I pick undecided since I'm broke at the moment.


----------



## wolffangalchemist (Jun 18, 2010)

maybe, i'm considering it but not by it's self.
if i buy a SCDS2 i'll definitely bundle it with the shirt.


----------



## NextStep (Jun 18, 2010)

Undecided at this point, but wow, very nice. 
Only thing I don't like about it is the "game start" and "password" text.


----------



## ProtoKun7 (Jun 18, 2010)

ifish said:
			
		

> i may buy it. as a night time shirt.. i like big. if i woure it out in public i would get jumped :x


Don't be ridiculous.






Even if you didn't wear that shirt I'd still jump you.


----------



## mameks (Jun 18, 2010)

That's a pretty damned awesome t-shirt


----------



## ByteMunch (Jun 18, 2010)

"Undecided" Because I has no monies.


----------



## VIIth (Jun 18, 2010)

Hmm, it is an interesting design, but I'm broke at the moment, so I'm not going to buy it right now (of whenever its available).

I really like the logo, though...


----------



## King Zargo (Jun 18, 2010)

Looks like something I would wear only at home.
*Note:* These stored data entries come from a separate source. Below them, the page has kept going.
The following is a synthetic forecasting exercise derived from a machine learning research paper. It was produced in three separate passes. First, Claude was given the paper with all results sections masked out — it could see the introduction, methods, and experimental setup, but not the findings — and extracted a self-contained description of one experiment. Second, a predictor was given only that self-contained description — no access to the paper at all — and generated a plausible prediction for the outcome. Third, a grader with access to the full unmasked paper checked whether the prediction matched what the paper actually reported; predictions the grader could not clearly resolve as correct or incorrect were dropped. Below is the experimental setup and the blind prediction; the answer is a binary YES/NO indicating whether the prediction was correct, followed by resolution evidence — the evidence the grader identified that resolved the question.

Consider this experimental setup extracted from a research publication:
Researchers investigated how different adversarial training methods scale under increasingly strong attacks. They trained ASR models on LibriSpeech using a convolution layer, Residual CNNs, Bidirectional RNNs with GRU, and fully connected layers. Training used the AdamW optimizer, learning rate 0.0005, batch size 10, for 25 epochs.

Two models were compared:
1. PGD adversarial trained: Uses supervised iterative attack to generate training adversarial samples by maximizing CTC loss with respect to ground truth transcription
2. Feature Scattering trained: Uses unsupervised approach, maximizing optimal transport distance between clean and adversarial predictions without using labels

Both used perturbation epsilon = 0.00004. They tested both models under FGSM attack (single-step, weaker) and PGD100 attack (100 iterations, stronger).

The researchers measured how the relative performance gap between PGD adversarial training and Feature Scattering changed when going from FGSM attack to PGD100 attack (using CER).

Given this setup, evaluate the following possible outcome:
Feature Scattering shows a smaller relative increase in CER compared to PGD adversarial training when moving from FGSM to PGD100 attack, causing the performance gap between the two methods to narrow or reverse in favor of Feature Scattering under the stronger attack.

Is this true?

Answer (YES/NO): NO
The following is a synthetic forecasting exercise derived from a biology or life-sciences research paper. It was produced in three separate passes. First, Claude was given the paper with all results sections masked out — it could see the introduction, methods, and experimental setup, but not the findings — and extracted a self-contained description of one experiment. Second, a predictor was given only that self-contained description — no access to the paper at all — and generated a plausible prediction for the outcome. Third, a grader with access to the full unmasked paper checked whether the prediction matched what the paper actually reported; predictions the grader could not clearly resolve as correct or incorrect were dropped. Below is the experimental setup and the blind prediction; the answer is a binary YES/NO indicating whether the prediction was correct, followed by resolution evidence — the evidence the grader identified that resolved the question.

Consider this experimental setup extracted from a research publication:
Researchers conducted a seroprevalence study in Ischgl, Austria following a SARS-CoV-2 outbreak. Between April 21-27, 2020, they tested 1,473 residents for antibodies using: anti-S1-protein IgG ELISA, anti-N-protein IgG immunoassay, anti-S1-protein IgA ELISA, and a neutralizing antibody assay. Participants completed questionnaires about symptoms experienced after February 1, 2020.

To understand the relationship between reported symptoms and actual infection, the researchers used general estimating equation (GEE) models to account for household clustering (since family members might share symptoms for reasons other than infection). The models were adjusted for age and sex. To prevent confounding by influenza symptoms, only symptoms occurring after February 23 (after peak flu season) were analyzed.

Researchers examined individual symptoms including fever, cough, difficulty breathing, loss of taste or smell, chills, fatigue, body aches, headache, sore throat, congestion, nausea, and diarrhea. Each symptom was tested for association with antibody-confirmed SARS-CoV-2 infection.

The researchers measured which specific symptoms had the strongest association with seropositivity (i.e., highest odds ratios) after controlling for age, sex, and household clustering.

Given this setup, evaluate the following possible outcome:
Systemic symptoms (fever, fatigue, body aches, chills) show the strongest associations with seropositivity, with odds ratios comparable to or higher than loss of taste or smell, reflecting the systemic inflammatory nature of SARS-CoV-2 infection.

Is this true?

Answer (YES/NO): NO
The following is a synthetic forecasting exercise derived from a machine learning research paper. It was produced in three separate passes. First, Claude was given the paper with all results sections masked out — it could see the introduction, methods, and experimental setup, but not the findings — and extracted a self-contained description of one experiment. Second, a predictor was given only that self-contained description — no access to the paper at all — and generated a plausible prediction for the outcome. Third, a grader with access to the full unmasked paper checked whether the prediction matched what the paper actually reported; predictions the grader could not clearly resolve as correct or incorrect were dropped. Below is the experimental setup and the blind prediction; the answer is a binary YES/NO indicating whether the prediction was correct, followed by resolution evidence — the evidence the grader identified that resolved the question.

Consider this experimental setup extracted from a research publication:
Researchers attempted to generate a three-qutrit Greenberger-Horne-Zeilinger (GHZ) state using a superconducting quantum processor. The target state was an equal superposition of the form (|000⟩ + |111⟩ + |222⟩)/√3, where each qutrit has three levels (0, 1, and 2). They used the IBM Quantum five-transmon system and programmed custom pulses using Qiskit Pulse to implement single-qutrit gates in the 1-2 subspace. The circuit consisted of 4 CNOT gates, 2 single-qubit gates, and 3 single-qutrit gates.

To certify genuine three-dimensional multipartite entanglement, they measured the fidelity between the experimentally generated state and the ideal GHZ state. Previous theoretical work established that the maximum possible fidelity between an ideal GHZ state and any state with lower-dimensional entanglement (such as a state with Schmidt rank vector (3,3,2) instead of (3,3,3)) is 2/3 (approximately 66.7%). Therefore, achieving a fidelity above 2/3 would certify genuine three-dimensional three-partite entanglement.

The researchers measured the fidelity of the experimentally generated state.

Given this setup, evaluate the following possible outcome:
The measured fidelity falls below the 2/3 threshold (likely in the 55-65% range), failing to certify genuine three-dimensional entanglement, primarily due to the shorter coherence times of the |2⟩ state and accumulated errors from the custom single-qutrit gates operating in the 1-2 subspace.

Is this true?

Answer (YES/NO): NO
The Gothic/Mega Man feel does not do it for me.


----------



## Rydian (Jun 18, 2010)

When I read "quality materials" I was hoping for combed cotton.
*insert china joke here*

I'm 22, and I haven't grown any taller since like my sophomore year of high school, so I'm still wearing most of my shirts from then... but I usually wear plain shirts, no flashy band logos (if anything, a small logo in the upper corner).  Hell, the only real retro shirt I have is an 8-bit megaman one I'm wearing right now (though it's rather tame).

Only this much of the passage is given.